**WHAT IS BEING ASKED**
If a record holds a picture, drop the picture and repeat everything else word for word.

**STUDY MATERIAL**
-- Opening Marker --

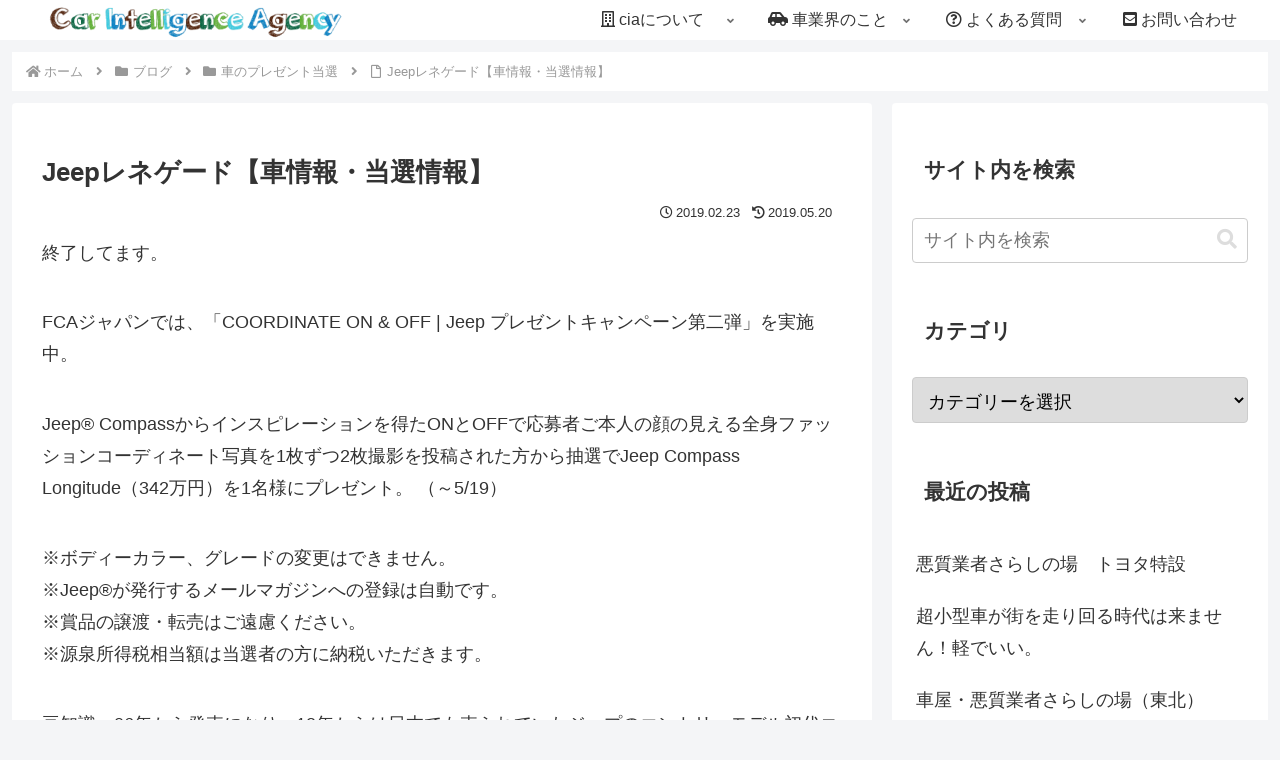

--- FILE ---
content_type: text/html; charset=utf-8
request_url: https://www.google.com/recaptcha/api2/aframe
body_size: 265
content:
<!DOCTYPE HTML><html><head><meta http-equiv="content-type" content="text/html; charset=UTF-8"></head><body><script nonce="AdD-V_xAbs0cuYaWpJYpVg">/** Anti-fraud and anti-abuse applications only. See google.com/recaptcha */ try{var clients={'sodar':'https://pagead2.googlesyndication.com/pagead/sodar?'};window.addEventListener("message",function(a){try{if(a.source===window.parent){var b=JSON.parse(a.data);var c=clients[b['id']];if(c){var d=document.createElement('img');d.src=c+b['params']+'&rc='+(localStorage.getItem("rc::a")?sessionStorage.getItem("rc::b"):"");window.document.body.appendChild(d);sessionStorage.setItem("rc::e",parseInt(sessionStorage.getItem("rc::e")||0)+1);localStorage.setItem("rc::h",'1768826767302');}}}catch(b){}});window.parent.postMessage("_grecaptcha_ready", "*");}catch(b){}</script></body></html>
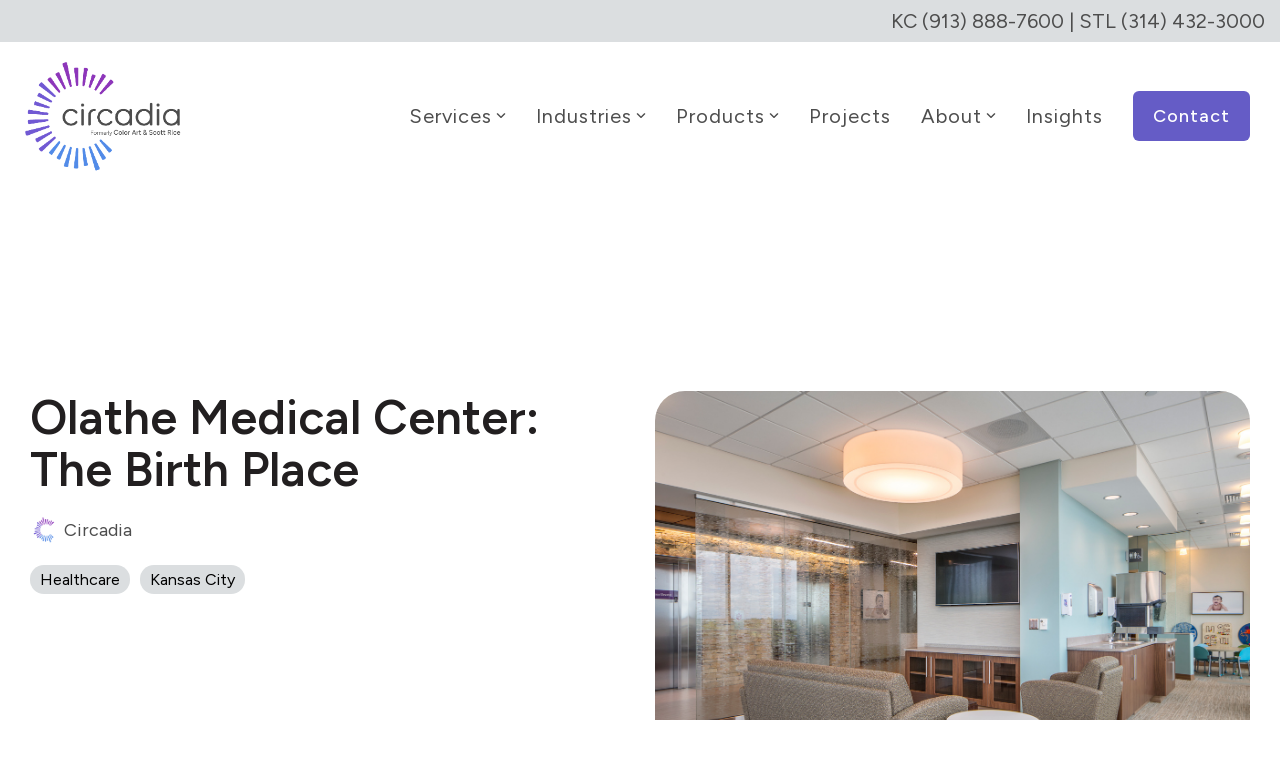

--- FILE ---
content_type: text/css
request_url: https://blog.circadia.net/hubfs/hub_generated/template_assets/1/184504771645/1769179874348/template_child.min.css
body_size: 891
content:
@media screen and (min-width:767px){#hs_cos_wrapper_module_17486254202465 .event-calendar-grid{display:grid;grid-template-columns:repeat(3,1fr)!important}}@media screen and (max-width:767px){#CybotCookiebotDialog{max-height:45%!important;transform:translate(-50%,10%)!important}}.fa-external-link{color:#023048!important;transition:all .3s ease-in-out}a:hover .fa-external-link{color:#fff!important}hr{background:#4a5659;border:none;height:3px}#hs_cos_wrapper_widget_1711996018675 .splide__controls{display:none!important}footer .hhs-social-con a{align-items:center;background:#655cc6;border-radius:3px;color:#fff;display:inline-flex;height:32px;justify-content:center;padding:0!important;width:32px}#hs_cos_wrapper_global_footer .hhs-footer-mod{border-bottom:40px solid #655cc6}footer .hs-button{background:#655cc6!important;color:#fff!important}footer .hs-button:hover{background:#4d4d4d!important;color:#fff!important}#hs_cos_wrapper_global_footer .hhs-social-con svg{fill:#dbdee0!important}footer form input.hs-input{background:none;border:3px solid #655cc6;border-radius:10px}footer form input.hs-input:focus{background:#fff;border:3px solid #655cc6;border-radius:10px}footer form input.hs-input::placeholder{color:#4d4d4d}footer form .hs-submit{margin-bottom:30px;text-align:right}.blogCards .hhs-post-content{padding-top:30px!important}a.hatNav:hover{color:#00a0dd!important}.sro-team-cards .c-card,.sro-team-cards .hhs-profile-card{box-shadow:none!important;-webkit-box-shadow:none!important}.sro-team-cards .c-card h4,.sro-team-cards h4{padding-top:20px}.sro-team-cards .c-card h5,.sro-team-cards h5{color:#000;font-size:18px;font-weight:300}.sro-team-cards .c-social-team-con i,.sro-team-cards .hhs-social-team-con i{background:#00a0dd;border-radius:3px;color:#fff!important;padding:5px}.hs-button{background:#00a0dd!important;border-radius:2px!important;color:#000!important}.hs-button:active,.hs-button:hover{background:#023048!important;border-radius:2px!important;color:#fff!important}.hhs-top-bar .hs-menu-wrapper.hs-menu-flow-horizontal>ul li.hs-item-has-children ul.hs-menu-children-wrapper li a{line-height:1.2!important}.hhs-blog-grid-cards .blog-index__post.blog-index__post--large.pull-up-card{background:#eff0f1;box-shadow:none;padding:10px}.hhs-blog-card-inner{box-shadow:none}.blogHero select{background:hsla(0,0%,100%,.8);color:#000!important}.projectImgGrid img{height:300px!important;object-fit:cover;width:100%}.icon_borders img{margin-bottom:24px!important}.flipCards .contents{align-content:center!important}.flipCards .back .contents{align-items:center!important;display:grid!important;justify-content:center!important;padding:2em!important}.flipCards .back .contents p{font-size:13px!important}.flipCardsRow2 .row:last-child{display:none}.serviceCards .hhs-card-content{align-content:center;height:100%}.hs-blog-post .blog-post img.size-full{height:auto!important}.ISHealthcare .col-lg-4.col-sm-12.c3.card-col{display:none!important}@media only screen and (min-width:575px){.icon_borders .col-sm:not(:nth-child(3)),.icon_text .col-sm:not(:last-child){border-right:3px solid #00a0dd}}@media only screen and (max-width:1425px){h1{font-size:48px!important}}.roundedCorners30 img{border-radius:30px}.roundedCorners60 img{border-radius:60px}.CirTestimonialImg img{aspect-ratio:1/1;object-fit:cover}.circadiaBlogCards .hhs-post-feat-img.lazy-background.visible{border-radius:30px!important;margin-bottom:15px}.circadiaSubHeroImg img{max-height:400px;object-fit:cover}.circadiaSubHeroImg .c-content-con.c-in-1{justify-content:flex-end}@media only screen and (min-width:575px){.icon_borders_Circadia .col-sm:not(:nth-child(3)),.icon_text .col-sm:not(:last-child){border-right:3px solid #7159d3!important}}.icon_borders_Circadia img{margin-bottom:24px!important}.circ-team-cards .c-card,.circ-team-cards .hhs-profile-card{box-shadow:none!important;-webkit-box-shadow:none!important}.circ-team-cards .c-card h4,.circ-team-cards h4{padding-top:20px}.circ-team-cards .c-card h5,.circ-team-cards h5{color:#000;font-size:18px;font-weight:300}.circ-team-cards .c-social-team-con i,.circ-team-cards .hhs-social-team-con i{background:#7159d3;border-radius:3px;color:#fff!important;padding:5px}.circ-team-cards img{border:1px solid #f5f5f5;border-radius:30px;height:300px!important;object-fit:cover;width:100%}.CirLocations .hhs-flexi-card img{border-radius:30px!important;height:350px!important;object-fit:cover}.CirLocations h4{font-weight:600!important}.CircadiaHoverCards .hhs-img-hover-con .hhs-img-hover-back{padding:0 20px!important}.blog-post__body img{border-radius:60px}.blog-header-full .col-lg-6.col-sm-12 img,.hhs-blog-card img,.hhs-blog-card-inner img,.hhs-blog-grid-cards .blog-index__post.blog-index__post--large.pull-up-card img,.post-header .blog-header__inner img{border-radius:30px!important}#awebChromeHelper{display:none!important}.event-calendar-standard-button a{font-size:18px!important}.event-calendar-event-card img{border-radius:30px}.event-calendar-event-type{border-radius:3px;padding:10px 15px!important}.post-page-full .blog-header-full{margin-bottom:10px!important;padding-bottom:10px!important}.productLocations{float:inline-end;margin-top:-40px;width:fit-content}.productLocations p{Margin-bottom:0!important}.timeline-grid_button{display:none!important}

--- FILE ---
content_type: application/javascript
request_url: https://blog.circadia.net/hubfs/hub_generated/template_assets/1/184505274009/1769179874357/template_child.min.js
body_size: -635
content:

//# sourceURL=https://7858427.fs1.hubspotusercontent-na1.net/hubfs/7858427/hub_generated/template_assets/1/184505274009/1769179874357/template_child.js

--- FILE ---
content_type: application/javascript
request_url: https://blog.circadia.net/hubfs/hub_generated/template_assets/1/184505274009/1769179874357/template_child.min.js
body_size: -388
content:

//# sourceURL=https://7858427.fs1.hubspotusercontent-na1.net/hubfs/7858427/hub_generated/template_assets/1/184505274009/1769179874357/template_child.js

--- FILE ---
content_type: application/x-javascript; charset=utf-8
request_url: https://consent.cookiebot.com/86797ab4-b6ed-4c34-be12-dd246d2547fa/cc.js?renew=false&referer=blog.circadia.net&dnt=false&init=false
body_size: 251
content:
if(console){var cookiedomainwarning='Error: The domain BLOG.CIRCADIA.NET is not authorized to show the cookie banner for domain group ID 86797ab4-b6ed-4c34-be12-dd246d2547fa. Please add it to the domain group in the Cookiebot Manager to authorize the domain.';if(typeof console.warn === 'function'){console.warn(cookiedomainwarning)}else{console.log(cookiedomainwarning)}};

-- Closing Marker --

**RESULT BELOW**
--- FILE ---
content_type: text/html; charset=utf-8
request_url: https://www.google.com/recaptcha/api2/aframe
body_size: 265
content:
<!DOCTYPE HTML><html><head><meta http-equiv="content-type" content="text/html; charset=UTF-8"></head><body><script nonce="AdD-V_xAbs0cuYaWpJYpVg">/** Anti-fraud and anti-abuse applications only. See google.com/recaptcha */ try{var clients={'sodar':'https://pagead2.googlesyndication.com/pagead/sodar?'};window.addEventListener("message",function(a){try{if(a.source===window.parent){var b=JSON.parse(a.data);var c=clients[b['id']];if(c){var d=document.createElement('img');d.src=c+b['params']+'&rc='+(localStorage.getItem("rc::a")?sessionStorage.getItem("rc::b"):"");window.document.body.appendChild(d);sessionStorage.setItem("rc::e",parseInt(sessionStorage.getItem("rc::e")||0)+1);localStorage.setItem("rc::h",'1768826767302');}}}catch(b){}});window.parent.postMessage("_grecaptcha_ready", "*");}catch(b){}</script></body></html>

--- FILE ---
content_type: text/css
request_url: https://blog.circadia.net/hubfs/hub_generated/template_assets/1/184504771645/1769179874348/template_child.min.css
body_size: 891
content:
@media screen and (min-width:767px){#hs_cos_wrapper_module_17486254202465 .event-calendar-grid{display:grid;grid-template-columns:repeat(3,1fr)!important}}@media screen and (max-width:767px){#CybotCookiebotDialog{max-height:45%!important;transform:translate(-50%,10%)!important}}.fa-external-link{color:#023048!important;transition:all .3s ease-in-out}a:hover .fa-external-link{color:#fff!important}hr{background:#4a5659;border:none;height:3px}#hs_cos_wrapper_widget_1711996018675 .splide__controls{display:none!important}footer .hhs-social-con a{align-items:center;background:#655cc6;border-radius:3px;color:#fff;display:inline-flex;height:32px;justify-content:center;padding:0!important;width:32px}#hs_cos_wrapper_global_footer .hhs-footer-mod{border-bottom:40px solid #655cc6}footer .hs-button{background:#655cc6!important;color:#fff!important}footer .hs-button:hover{background:#4d4d4d!important;color:#fff!important}#hs_cos_wrapper_global_footer .hhs-social-con svg{fill:#dbdee0!important}footer form input.hs-input{background:none;border:3px solid #655cc6;border-radius:10px}footer form input.hs-input:focus{background:#fff;border:3px solid #655cc6;border-radius:10px}footer form input.hs-input::placeholder{color:#4d4d4d}footer form .hs-submit{margin-bottom:30px;text-align:right}.blogCards .hhs-post-content{padding-top:30px!important}a.hatNav:hover{color:#00a0dd!important}.sro-team-cards .c-card,.sro-team-cards .hhs-profile-card{box-shadow:none!important;-webkit-box-shadow:none!important}.sro-team-cards .c-card h4,.sro-team-cards h4{padding-top:20px}.sro-team-cards .c-card h5,.sro-team-cards h5{color:#000;font-size:18px;font-weight:300}.sro-team-cards .c-social-team-con i,.sro-team-cards .hhs-social-team-con i{background:#00a0dd;border-radius:3px;color:#fff!important;padding:5px}.hs-button{background:#00a0dd!important;border-radius:2px!important;color:#000!important}.hs-button:active,.hs-button:hover{background:#023048!important;border-radius:2px!important;color:#fff!important}.hhs-top-bar .hs-menu-wrapper.hs-menu-flow-horizontal>ul li.hs-item-has-children ul.hs-menu-children-wrapper li a{line-height:1.2!important}.hhs-blog-grid-cards .blog-index__post.blog-index__post--large.pull-up-card{background:#eff0f1;box-shadow:none;padding:10px}.hhs-blog-card-inner{box-shadow:none}.blogHero select{background:hsla(0,0%,100%,.8);color:#000!important}.projectImgGrid img{height:300px!important;object-fit:cover;width:100%}.icon_borders img{margin-bottom:24px!important}.flipCards .contents{align-content:center!important}.flipCards .back .contents{align-items:center!important;display:grid!important;justify-content:center!important;padding:2em!important}.flipCards .back .contents p{font-size:13px!important}.flipCardsRow2 .row:last-child{display:none}.serviceCards .hhs-card-content{align-content:center;height:100%}.hs-blog-post .blog-post img.size-full{height:auto!important}.ISHealthcare .col-lg-4.col-sm-12.c3.card-col{display:none!important}@media only screen and (min-width:575px){.icon_borders .col-sm:not(:nth-child(3)),.icon_text .col-sm:not(:last-child){border-right:3px solid #00a0dd}}@media only screen and (max-width:1425px){h1{font-size:48px!important}}.roundedCorners30 img{border-radius:30px}.roundedCorners60 img{border-radius:60px}.CirTestimonialImg img{aspect-ratio:1/1;object-fit:cover}.circadiaBlogCards .hhs-post-feat-img.lazy-background.visible{border-radius:30px!important;margin-bottom:15px}.circadiaSubHeroImg img{max-height:400px;object-fit:cover}.circadiaSubHeroImg .c-content-con.c-in-1{justify-content:flex-end}@media only screen and (min-width:575px){.icon_borders_Circadia .col-sm:not(:nth-child(3)),.icon_text .col-sm:not(:last-child){border-right:3px solid #7159d3!important}}.icon_borders_Circadia img{margin-bottom:24px!important}.circ-team-cards .c-card,.circ-team-cards .hhs-profile-card{box-shadow:none!important;-webkit-box-shadow:none!important}.circ-team-cards .c-card h4,.circ-team-cards h4{padding-top:20px}.circ-team-cards .c-card h5,.circ-team-cards h5{color:#000;font-size:18px;font-weight:300}.circ-team-cards .c-social-team-con i,.circ-team-cards .hhs-social-team-con i{background:#7159d3;border-radius:3px;color:#fff!important;padding:5px}.circ-team-cards img{border:1px solid #f5f5f5;border-radius:30px;height:300px!important;object-fit:cover;width:100%}.CirLocations .hhs-flexi-card img{border-radius:30px!important;height:350px!important;object-fit:cover}.CirLocations h4{font-weight:600!important}.CircadiaHoverCards .hhs-img-hover-con .hhs-img-hover-back{padding:0 20px!important}.blog-post__body img{border-radius:60px}.blog-header-full .col-lg-6.col-sm-12 img,.hhs-blog-card img,.hhs-blog-card-inner img,.hhs-blog-grid-cards .blog-index__post.blog-index__post--large.pull-up-card img,.post-header .blog-header__inner img{border-radius:30px!important}#awebChromeHelper{display:none!important}.event-calendar-standard-button a{font-size:18px!important}.event-calendar-event-card img{border-radius:30px}.event-calendar-event-type{border-radius:3px;padding:10px 15px!important}.post-page-full .blog-header-full{margin-bottom:10px!important;padding-bottom:10px!important}.productLocations{float:inline-end;margin-top:-40px;width:fit-content}.productLocations p{Margin-bottom:0!important}.timeline-grid_button{display:none!important}

--- FILE ---
content_type: application/javascript
request_url: https://blog.circadia.net/hubfs/hub_generated/template_assets/1/184505274009/1769179874357/template_child.min.js
body_size: -635
content:

//# sourceURL=https://7858427.fs1.hubspotusercontent-na1.net/hubfs/7858427/hub_generated/template_assets/1/184505274009/1769179874357/template_child.js

--- FILE ---
content_type: application/javascript
request_url: https://blog.circadia.net/hubfs/hub_generated/template_assets/1/184505274009/1769179874357/template_child.min.js
body_size: -388
content:

//# sourceURL=https://7858427.fs1.hubspotusercontent-na1.net/hubfs/7858427/hub_generated/template_assets/1/184505274009/1769179874357/template_child.js

--- FILE ---
content_type: application/x-javascript; charset=utf-8
request_url: https://consent.cookiebot.com/86797ab4-b6ed-4c34-be12-dd246d2547fa/cc.js?renew=false&referer=blog.circadia.net&dnt=false&init=false
body_size: 251
content:
if(console){var cookiedomainwarning='Error: The domain BLOG.CIRCADIA.NET is not authorized to show the cookie banner for domain group ID 86797ab4-b6ed-4c34-be12-dd246d2547fa. Please add it to the domain group in the Cookiebot Manager to authorize the domain.';if(typeof console.warn === 'function'){console.warn(cookiedomainwarning)}else{console.log(cookiedomainwarning)}};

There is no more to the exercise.